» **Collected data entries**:

****************

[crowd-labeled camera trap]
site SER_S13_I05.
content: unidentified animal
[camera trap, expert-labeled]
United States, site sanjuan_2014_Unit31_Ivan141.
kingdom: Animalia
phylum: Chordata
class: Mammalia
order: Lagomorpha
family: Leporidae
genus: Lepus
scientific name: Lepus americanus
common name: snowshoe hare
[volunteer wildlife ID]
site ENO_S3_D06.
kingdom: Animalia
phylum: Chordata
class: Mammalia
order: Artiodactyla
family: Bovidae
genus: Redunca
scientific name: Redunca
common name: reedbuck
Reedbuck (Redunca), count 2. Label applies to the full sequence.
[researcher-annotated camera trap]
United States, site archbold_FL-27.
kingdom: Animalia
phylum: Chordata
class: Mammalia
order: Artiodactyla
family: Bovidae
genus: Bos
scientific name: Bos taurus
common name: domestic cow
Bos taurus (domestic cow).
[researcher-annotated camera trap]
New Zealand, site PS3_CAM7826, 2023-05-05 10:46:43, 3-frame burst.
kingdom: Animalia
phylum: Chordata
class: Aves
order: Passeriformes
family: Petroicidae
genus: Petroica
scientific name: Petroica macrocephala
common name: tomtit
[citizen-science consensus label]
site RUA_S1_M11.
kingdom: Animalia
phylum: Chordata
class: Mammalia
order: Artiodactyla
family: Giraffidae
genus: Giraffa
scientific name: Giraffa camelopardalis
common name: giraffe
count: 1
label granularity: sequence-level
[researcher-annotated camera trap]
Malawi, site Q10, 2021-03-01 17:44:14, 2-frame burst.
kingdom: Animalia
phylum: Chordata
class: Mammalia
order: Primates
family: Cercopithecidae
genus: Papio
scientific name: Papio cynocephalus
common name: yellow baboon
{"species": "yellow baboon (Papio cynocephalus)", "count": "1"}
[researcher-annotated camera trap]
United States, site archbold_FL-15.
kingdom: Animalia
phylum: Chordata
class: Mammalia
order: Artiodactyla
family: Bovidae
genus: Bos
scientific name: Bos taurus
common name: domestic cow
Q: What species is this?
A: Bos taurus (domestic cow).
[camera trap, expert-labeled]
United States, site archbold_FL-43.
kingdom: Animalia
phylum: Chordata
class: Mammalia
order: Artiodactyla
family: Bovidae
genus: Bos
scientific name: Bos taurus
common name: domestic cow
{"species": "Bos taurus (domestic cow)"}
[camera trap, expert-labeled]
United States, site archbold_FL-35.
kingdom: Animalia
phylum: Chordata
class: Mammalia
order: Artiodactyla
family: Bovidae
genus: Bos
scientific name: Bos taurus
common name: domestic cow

****************

» **TASK DIRECTIONS**: Look for the line that contains "scientific name: Petroica macrocephala" in the entries above. Set it down, along with all later lines, exactly as written.

» **TASK ANSWER**:
scientific name: Petroica macrocephala
common name: tomtit
[citizen-science consensus label]
site RUA_S1_M11.
kingdom: Animalia
phylum: Chordata
class: Mammalia
order: Artiodactyla
family: Giraffidae
genus: Giraffa
scientific name: Giraffa camelopardalis
common name: giraffe
count: 1
label granularity: sequence-level
[researcher-annotated camera trap]
Malawi, site Q10, 2021-03-01 17:44:14, 2-frame burst.
kingdom: Animalia
phylum: Chordata
class: Mammalia
order: Primates
family: Cercopithecidae
genus: Papio
scientific name: Papio cynocephalus
common name: yellow baboon
{"species": "yellow baboon (Papio cynocephalus)", "count": "1"}
[researcher-annotated camera trap]
United States, site archbold_FL-15.
kingdom: Animalia
phylum: Chordata
class: Mammalia
order: Artiodactyla
family: Bovidae
genus: Bos
scientific name: Bos taurus
common name: domestic cow
Q: What species is this?
A: Bos taurus (domestic cow).
[camera trap, expert-labeled]
United States, site archbold_FL-43.
kingdom: Animalia
phylum: Chordata
class: Mammalia
order: Artiodactyla
family: Bovidae
genus: Bos
scientific name: Bos taurus
common name: domestic cow
{"species": "Bos taurus (domestic cow)"}
[camera trap, expert-labeled]
United States, site archbold_FL-35.
kingdom: Animalia
phylum: Chordata
class: Mammalia
order: Artiodactyla
family: Bovidae
genus: Bos
scientific name: Bos taurus
common name: domestic cow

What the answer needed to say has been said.